Packages such as IBM's Lotus Sametime, which has chalked up seven million users worldwide, take real-time messaging into a range of applications, including real-time e-meetings, and multi-user interactive presentations based on Microsoft Powerpoint files. The most sophisticated software currently in use is integrated Web services information provision and translation software enabling multi-lingual groups to participate in the same virtual meeting.
Not shy of "eating its own dog-food" IBM claims to save US$4 million per month conducting 8000 e-meetings using the Lotus Sametime suite. With a quarter of a million company based users, the package connects upwards of 80,000 users at any given time.
"The finance and banking sectors have been the early adopters at this stage," explains Lotus software market manager for IBM Australia Lisa Kinter. "It is also used by major security organisations such as the FBI, CIA as well as Naval fleets around the world because all the messages are protected by strong encryption."
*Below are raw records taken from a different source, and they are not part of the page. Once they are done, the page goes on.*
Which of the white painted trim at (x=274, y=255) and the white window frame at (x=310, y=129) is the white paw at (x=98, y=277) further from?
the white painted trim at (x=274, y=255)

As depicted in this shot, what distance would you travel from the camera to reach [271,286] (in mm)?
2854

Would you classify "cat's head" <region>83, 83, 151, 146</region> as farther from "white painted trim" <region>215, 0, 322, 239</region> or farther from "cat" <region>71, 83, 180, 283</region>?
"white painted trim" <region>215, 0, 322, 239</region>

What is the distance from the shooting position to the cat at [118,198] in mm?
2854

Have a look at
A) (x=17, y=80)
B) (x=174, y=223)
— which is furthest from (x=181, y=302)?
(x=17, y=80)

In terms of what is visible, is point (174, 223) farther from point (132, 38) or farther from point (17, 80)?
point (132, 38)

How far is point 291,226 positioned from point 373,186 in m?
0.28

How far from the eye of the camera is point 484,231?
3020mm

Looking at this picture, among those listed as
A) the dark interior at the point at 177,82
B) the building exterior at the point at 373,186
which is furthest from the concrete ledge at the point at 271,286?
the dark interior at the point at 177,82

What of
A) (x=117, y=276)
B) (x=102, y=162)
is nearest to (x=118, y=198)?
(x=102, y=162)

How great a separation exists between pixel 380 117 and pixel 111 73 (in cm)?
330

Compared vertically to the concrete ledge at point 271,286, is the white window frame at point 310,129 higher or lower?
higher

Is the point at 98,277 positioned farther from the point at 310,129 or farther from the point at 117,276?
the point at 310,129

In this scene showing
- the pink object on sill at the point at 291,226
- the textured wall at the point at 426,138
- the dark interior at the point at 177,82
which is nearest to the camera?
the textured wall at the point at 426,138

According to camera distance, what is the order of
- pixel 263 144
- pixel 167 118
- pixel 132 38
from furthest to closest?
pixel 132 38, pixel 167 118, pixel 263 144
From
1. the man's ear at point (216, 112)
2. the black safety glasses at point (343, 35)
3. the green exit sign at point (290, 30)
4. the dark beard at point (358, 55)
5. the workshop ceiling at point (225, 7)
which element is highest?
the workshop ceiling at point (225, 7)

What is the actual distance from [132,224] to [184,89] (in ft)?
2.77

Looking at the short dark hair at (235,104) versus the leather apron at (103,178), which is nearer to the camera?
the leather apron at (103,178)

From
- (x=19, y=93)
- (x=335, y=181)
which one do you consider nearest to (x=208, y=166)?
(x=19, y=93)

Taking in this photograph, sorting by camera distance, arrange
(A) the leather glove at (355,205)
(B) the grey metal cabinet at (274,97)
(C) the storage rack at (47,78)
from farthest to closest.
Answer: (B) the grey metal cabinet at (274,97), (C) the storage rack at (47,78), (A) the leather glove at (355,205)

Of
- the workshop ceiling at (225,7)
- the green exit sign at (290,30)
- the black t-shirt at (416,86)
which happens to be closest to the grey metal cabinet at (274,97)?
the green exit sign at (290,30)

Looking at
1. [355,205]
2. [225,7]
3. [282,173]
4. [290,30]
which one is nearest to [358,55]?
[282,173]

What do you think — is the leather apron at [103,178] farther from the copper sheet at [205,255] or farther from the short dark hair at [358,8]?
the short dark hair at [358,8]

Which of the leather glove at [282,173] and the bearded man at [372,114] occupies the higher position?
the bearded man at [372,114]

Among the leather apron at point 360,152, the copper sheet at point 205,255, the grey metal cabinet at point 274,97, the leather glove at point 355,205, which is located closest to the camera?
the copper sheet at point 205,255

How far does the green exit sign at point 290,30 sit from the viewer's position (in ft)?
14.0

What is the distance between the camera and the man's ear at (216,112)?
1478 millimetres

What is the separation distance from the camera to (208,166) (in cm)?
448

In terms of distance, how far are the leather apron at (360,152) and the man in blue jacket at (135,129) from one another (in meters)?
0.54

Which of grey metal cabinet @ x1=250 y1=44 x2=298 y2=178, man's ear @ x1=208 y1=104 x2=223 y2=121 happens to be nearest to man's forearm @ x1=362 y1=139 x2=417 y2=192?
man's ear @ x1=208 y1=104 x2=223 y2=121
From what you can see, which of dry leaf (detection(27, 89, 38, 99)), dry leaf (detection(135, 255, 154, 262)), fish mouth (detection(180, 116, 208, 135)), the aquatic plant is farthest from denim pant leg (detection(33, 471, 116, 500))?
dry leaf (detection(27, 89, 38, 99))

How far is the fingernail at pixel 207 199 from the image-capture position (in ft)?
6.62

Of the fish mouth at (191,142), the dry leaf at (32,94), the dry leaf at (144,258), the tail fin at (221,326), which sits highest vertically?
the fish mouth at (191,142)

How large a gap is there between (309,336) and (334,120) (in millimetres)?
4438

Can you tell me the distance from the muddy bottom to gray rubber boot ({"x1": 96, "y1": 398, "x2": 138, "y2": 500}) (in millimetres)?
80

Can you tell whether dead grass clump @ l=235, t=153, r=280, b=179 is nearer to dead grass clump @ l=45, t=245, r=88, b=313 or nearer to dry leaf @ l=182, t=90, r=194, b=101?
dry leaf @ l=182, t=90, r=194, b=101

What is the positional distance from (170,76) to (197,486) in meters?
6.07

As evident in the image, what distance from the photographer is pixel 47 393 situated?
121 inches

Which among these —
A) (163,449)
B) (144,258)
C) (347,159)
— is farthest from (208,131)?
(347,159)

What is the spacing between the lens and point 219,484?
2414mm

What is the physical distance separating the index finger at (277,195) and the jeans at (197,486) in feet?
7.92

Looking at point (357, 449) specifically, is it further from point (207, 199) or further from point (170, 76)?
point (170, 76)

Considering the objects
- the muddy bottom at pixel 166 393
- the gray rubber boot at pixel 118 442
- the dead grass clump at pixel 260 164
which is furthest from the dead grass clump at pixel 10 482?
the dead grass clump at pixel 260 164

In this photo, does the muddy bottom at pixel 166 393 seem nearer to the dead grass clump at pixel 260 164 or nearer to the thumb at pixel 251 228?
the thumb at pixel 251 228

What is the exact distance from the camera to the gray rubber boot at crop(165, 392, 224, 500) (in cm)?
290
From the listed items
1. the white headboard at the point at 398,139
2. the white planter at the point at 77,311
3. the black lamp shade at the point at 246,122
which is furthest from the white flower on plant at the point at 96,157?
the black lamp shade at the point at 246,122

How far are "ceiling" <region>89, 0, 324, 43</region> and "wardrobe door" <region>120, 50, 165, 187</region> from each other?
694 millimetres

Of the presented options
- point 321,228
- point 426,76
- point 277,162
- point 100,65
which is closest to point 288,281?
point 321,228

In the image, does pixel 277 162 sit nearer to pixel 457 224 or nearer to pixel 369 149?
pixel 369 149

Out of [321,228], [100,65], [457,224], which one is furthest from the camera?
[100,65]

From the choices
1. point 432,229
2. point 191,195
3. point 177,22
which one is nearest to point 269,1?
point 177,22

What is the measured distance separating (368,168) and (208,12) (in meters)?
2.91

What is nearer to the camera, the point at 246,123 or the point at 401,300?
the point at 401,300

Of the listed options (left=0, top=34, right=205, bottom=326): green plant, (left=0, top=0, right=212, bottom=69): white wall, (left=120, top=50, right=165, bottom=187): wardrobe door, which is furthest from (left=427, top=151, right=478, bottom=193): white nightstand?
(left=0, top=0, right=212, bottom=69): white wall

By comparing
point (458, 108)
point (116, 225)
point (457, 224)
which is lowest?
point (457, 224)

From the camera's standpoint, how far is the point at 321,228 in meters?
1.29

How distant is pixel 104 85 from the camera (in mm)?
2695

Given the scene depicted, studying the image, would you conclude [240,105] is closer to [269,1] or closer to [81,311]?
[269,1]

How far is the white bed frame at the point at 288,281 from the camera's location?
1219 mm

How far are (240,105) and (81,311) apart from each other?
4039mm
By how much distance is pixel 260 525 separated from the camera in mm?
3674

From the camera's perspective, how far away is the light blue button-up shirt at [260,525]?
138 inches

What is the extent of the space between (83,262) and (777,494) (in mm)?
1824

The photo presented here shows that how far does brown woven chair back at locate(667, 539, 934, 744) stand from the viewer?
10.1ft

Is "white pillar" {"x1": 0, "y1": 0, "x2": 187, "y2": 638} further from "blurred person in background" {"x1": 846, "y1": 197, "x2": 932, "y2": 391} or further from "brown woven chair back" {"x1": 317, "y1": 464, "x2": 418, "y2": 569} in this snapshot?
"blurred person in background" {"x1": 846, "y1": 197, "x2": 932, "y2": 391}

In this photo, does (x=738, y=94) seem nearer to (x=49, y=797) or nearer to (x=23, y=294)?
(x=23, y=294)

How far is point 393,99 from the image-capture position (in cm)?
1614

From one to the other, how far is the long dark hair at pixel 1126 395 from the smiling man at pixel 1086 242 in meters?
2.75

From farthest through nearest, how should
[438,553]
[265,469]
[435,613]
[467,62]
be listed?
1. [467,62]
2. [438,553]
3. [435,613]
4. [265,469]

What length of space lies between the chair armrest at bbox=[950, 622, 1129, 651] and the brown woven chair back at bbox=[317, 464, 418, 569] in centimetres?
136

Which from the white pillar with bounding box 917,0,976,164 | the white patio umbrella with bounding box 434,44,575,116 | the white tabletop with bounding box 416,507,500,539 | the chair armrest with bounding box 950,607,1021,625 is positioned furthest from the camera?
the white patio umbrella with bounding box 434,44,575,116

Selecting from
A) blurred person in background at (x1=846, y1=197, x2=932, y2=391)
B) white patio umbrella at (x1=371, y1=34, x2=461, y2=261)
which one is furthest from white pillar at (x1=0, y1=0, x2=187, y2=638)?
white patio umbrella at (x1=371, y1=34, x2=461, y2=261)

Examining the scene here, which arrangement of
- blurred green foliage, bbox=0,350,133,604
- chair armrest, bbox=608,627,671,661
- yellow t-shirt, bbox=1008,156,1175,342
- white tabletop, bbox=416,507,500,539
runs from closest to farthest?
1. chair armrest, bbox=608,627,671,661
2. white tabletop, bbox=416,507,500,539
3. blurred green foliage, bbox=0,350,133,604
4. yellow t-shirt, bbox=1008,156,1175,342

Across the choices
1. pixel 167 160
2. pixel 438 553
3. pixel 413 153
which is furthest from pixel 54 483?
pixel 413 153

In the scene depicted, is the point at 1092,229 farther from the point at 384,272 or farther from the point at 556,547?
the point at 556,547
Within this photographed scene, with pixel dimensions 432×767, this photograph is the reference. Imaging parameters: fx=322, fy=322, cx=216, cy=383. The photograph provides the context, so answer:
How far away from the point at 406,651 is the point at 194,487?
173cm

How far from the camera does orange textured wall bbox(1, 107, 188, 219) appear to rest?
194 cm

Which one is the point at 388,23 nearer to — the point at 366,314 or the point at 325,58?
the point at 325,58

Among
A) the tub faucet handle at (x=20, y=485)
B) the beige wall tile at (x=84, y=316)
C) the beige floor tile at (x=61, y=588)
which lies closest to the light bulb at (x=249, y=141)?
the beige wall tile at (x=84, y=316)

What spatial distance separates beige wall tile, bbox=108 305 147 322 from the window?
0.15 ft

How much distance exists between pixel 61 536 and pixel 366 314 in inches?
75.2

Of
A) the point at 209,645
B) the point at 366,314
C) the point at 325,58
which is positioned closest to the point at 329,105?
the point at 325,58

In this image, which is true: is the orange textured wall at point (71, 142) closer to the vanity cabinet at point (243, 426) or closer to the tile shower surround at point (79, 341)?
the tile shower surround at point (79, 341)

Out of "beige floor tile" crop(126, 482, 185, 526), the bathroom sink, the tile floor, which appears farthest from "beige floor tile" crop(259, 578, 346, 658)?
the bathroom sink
In the corporate sector similar suites are also increasingly used as the basis for online education suites and virtual classrooms.
Meanwhile Forrester Research predicts that by 2005 nearly 50 million households in the US will be logged onto multiple real-time games, with hardware revenues topping US$9.4 billion by 2005 while software and content revenue reaches US$16.9 billion.
Multi-player features initially designed for the LAN environment have seen millions of people all over the world log onto games such as Doom, Counterstrike, Command and Conquer, and Quake.
Vizlab's Whitehouse says the games industry has always been at the forefront of software development of multi-users virtual environments.
"The games industry is really driving the whole industry, from the drivers to the graphics," Whitehouse says. "A lot of big graphics companies used to make a lot of money selling high-end machines."
However, the fast and furious nature of the games industry will also provide a steady talent stream into other areas of shared virtual environment development.
"In some ways shared virtual environments in other sectors are overshadowed by the glamour industries of graphics for film and games," Whitehouse says. "But the people who will work creating virtual environments into other areas are often those that are burnt out from spending time in the games industry."